> **Objectives**:
a) In the passage on evaluating engineering managers, which two kinds of candidates should be avoided when it comes to data?
b) From the passage on evaluating engineering managers, repeat word for word the part running from "Quality/Completeness — Does this candidate" up to and including "large technical project?".

Being able to move quickly and with high quality toward clear goals is a superpower that separates good teams from phenomenal teams. An engineering manager should strive to ensure that their team has the right tools and processes in place to deliver value to end-users as effectively as possible. The should understand how to balance resources, estimate and schedule tasks, track progress against clear goals, manage interrupts, and pay down debt.

Team Composition — Can this person break down a product into required technologies AND required skillsets. It is not enough to build the architecture, they must understand how they will staff and fund.

Delivery Pace — is this person accustomed to fast or slow moving teams. Faster doesn’t necessarily means shipping cadence. How comfortable are they moving forward without clear specifications? What triggers their ability to begin allocating work to a team member?

Delegation — Some managers are better or more comfortable delegating work to others. The best managers will feel comfortable delegating work but also have a system for checking on progress. Micro-managers can have a very negative impact when paired with Senior Level engineers. (Conversely, they can be great for managing teams of vendors.)

Process — How does this person track their team’s work? Can they develop a project timeline? What tools and systems are they familiar with? How do they interact with other disciplines during the planning process? Some managers will prefer lower process with ad hoc bug tracking and work decided through word of mouth. At the other end of the spectrum there are managers who are infatuated with processes, such as waterfall or very rigid agile frameworks. The best managers will understand that processes are necessary to scale but that they are also flexible tools which should be adjusted to fit.

Quality/Completeness — Does this candidate like to fully complete their tasks, meaning, do they think about bug debt, documentation, telemetry, and other details that make a project done. Alternatively, are they gunners who are more suitable to V1 and experimental projects?

Data — How does a candidate incorporate data into their decision making process. Avoid candidates who fall into the analysis-paralysis trap, also avoid candidates who discount the value of data altogether.

Sample Questions

Note there are no “right answers” to the questions below, but the best managers will be able to explain their opinions and provide examples based on past experiences.

  • Tell me about how your organize your team to tackle a large technical project?
  • Tell me about a time when you were asked to execute extremely quickly?

> **Saved data entries**:
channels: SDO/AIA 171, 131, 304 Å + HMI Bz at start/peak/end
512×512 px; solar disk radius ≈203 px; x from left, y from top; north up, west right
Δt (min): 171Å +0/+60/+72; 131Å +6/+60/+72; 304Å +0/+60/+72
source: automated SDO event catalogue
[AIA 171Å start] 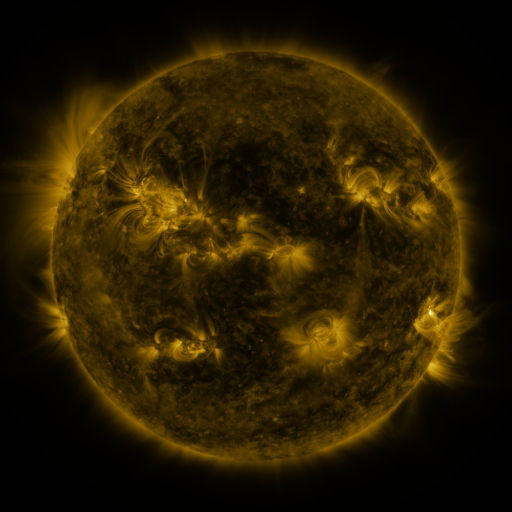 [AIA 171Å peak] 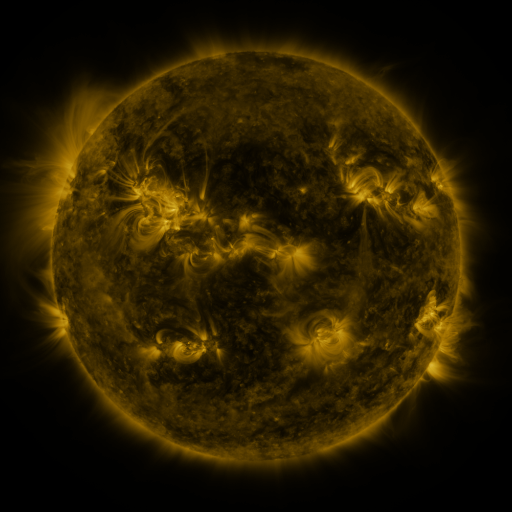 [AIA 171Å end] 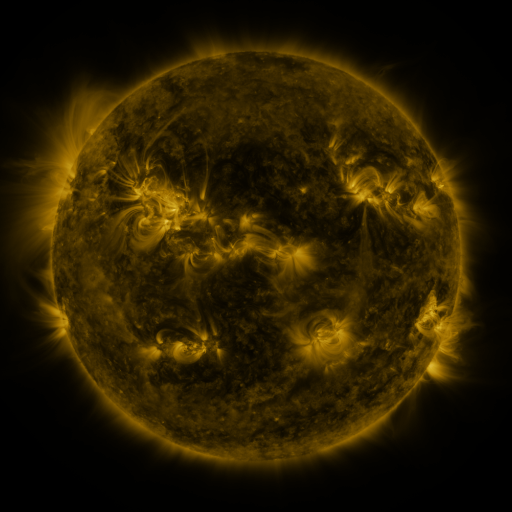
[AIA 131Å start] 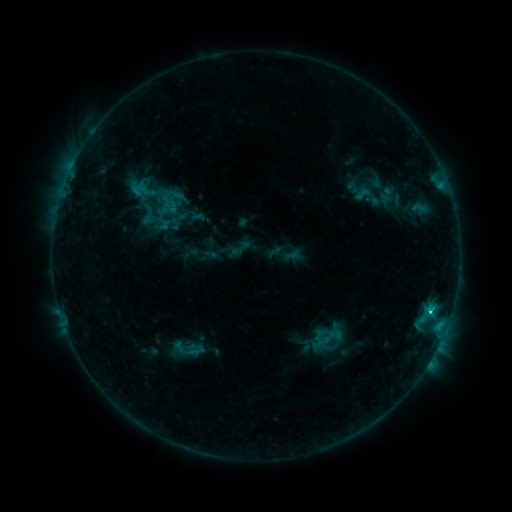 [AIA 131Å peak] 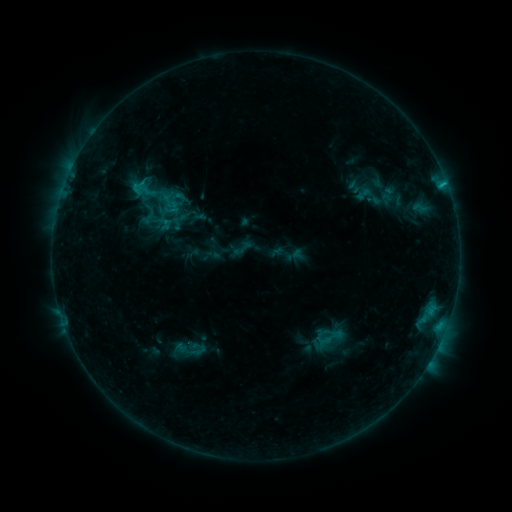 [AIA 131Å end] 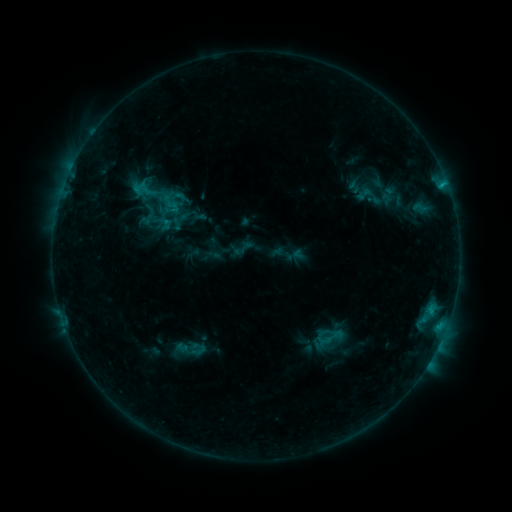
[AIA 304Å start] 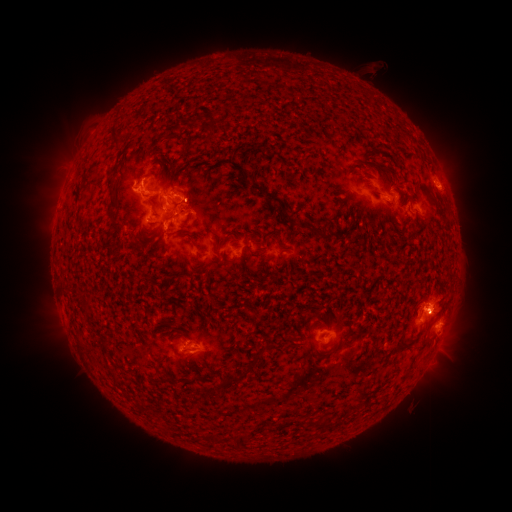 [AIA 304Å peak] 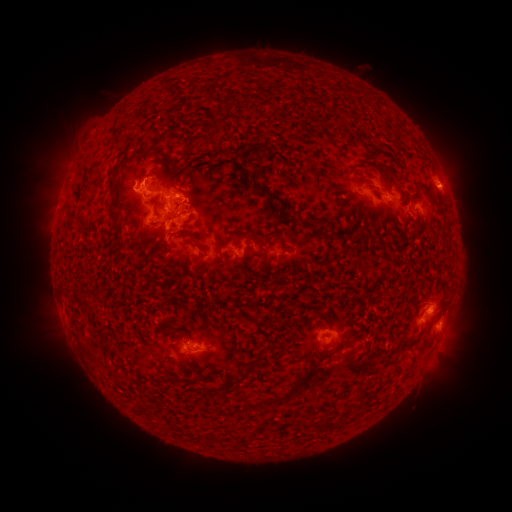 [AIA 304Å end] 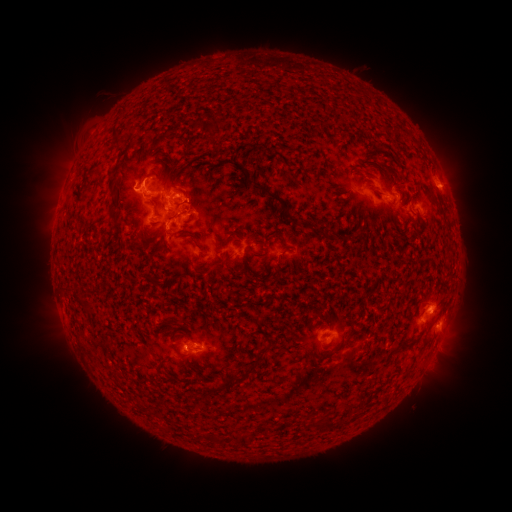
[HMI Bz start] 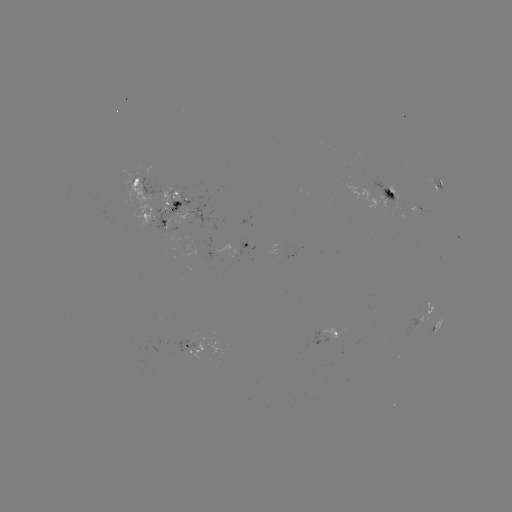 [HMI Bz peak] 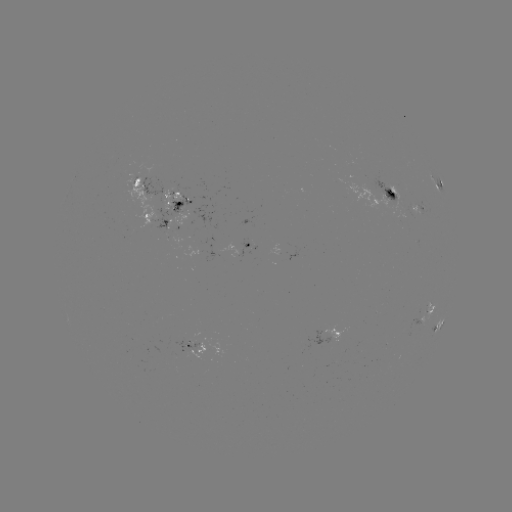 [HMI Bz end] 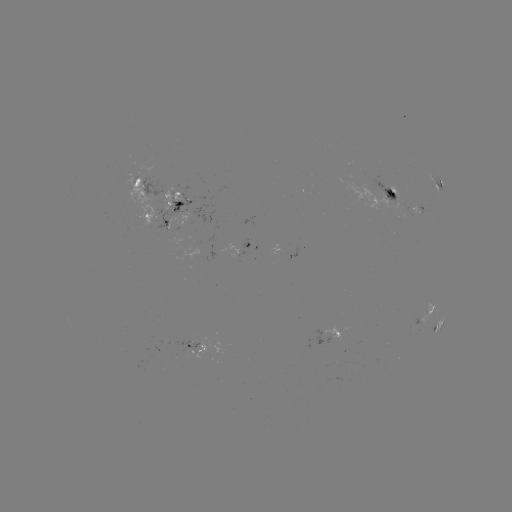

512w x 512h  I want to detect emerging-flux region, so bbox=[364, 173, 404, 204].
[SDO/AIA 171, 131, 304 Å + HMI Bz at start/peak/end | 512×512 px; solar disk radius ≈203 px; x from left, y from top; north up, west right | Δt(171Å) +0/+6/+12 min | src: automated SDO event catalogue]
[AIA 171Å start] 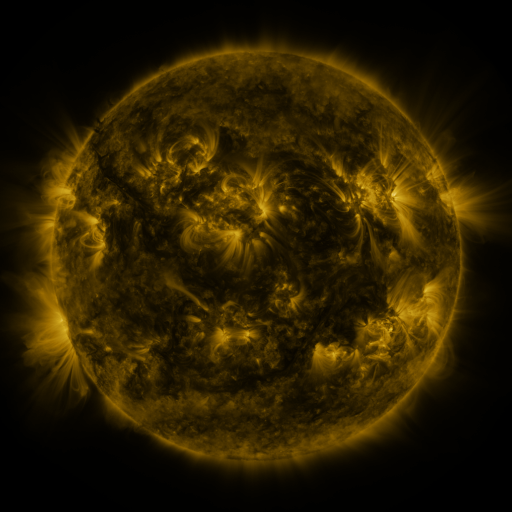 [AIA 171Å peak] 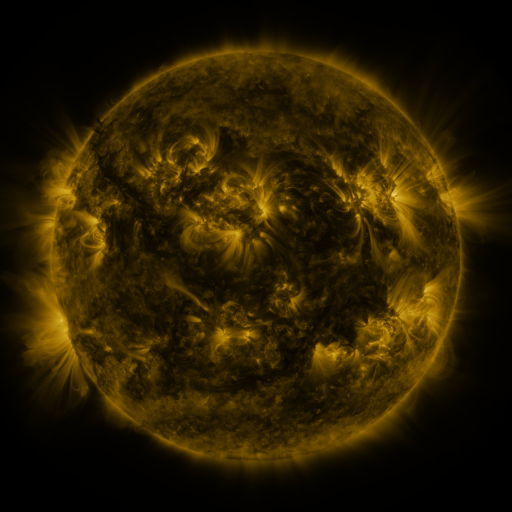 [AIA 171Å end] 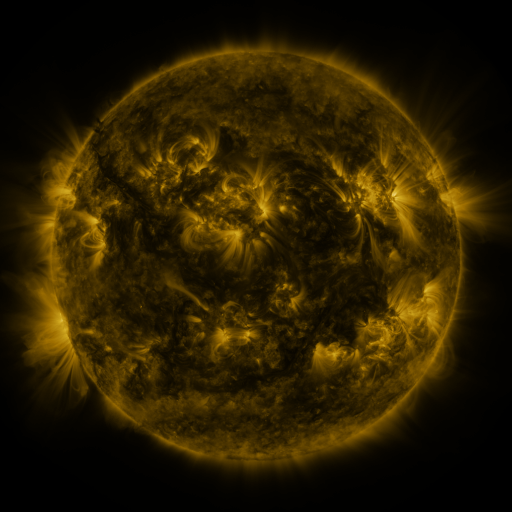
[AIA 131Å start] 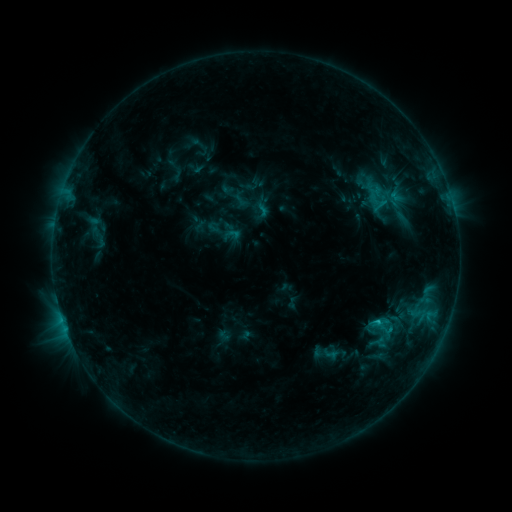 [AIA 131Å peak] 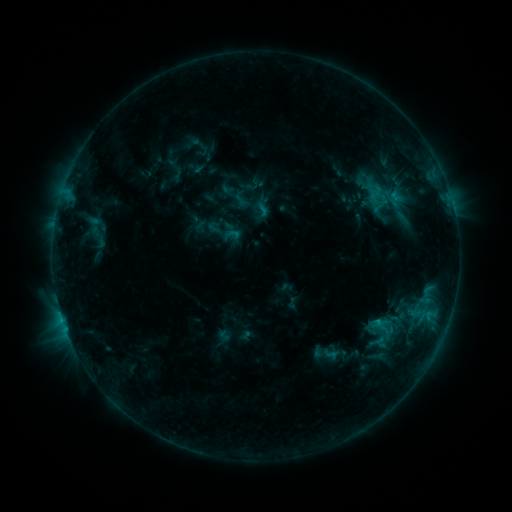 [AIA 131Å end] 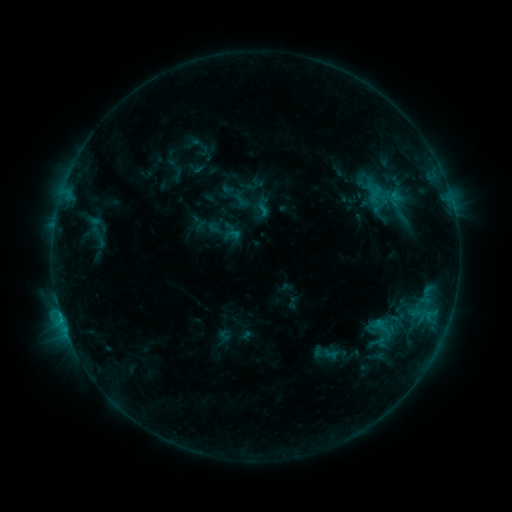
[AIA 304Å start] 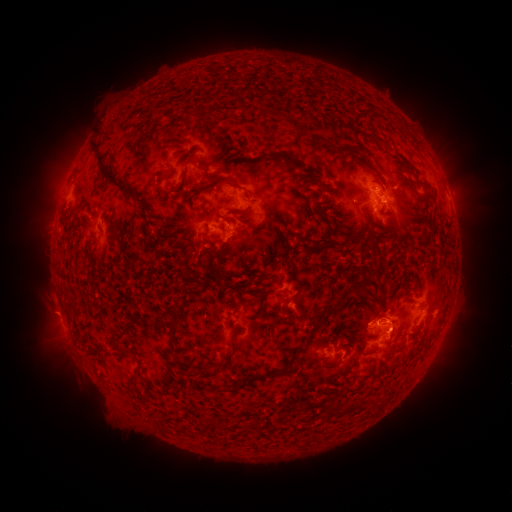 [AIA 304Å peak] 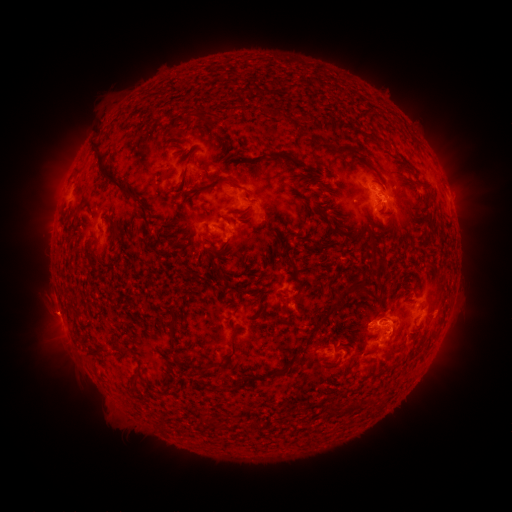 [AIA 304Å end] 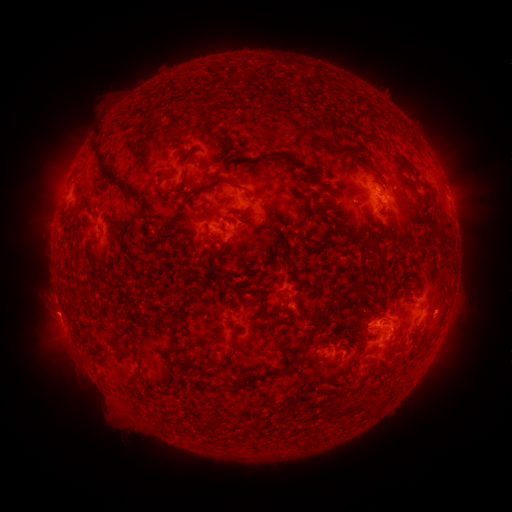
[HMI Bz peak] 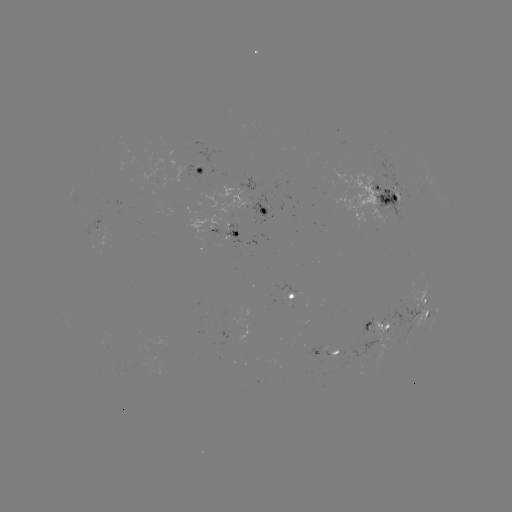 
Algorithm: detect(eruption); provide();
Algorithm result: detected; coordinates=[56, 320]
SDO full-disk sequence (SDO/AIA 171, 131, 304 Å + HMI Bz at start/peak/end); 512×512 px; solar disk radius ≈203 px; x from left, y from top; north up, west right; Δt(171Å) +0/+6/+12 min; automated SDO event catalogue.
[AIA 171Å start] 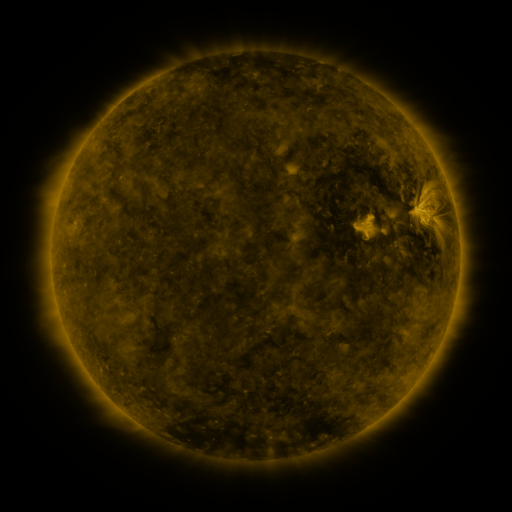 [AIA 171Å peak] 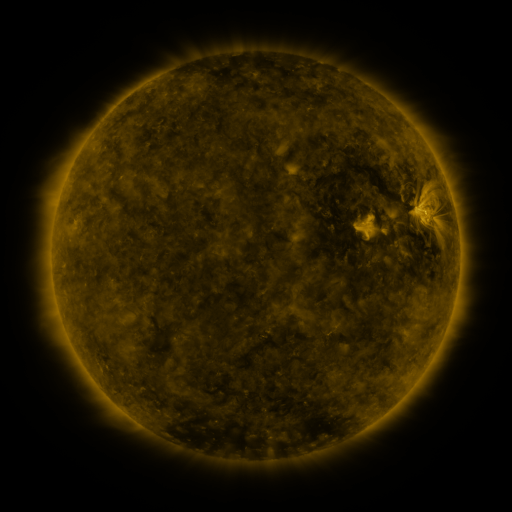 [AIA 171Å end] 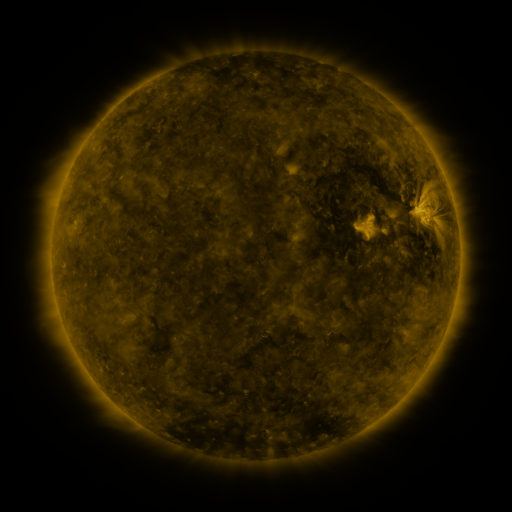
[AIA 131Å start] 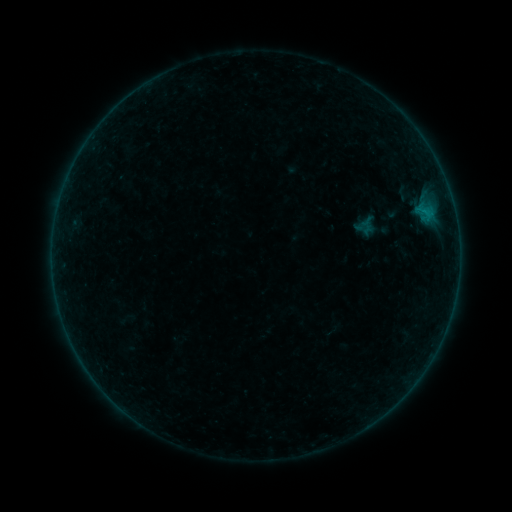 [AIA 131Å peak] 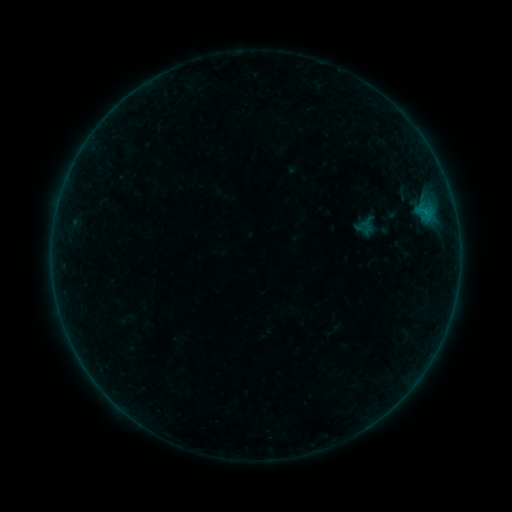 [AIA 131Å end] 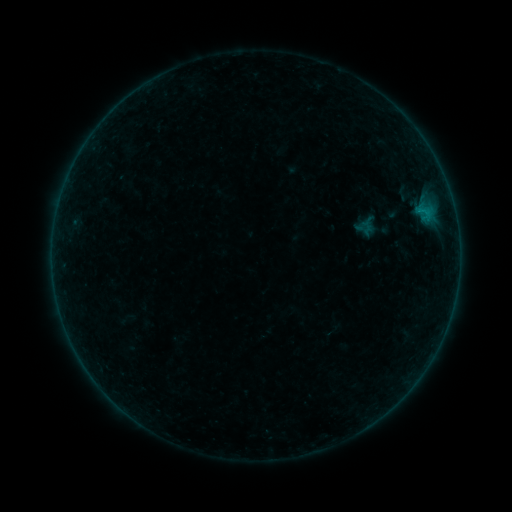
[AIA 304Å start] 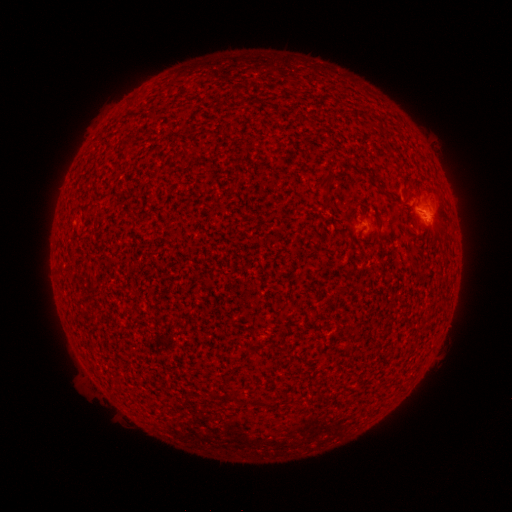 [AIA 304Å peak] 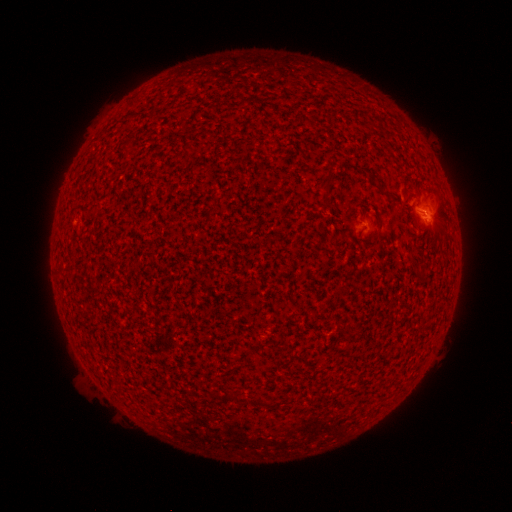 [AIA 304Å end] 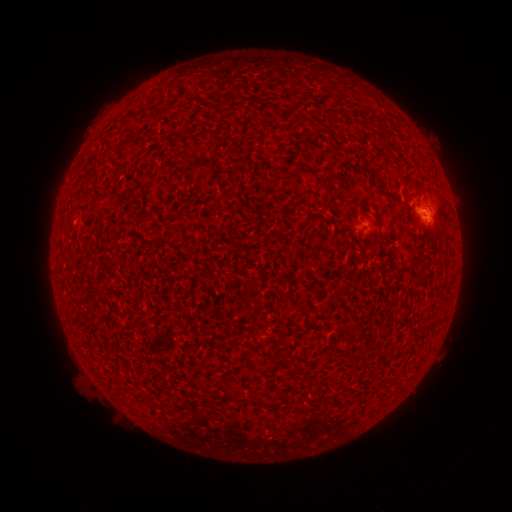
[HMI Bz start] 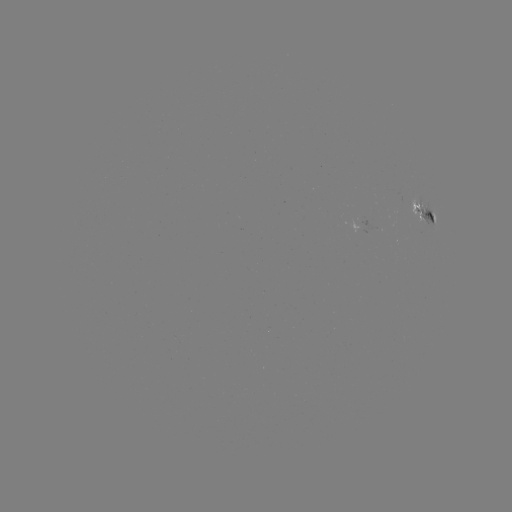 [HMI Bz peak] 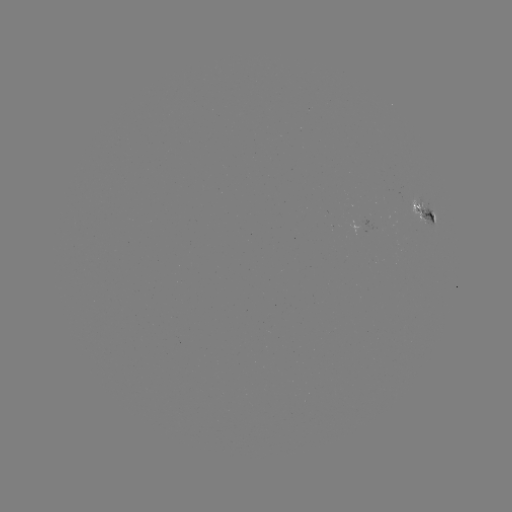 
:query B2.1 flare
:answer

> **Responses by task**:
a) Candidates who fall into the analysis-paralysis trap and candidates who discount the value of data altogether.

b)
Quality/Completeness — Does this candidate like to fully complete their tasks, meaning, do they think about bug debt, documentation, telemetry, and other details that make a project done. Alternatively, are they gunners who are more suitable to V1 and experimental projects?

Data — How does a candidate incorporate data into their decision making process. Avoid candidates who fall into the analysis-paralysis trap, also avoid candidates who discount the value of data altogether.

Sample Questions

Note there are no “right answers” to the questions below, but the best managers will be able to explain their opinions and provide examples based on past experiences.

  • Tell me about how your organize your team to tackle a large technical project?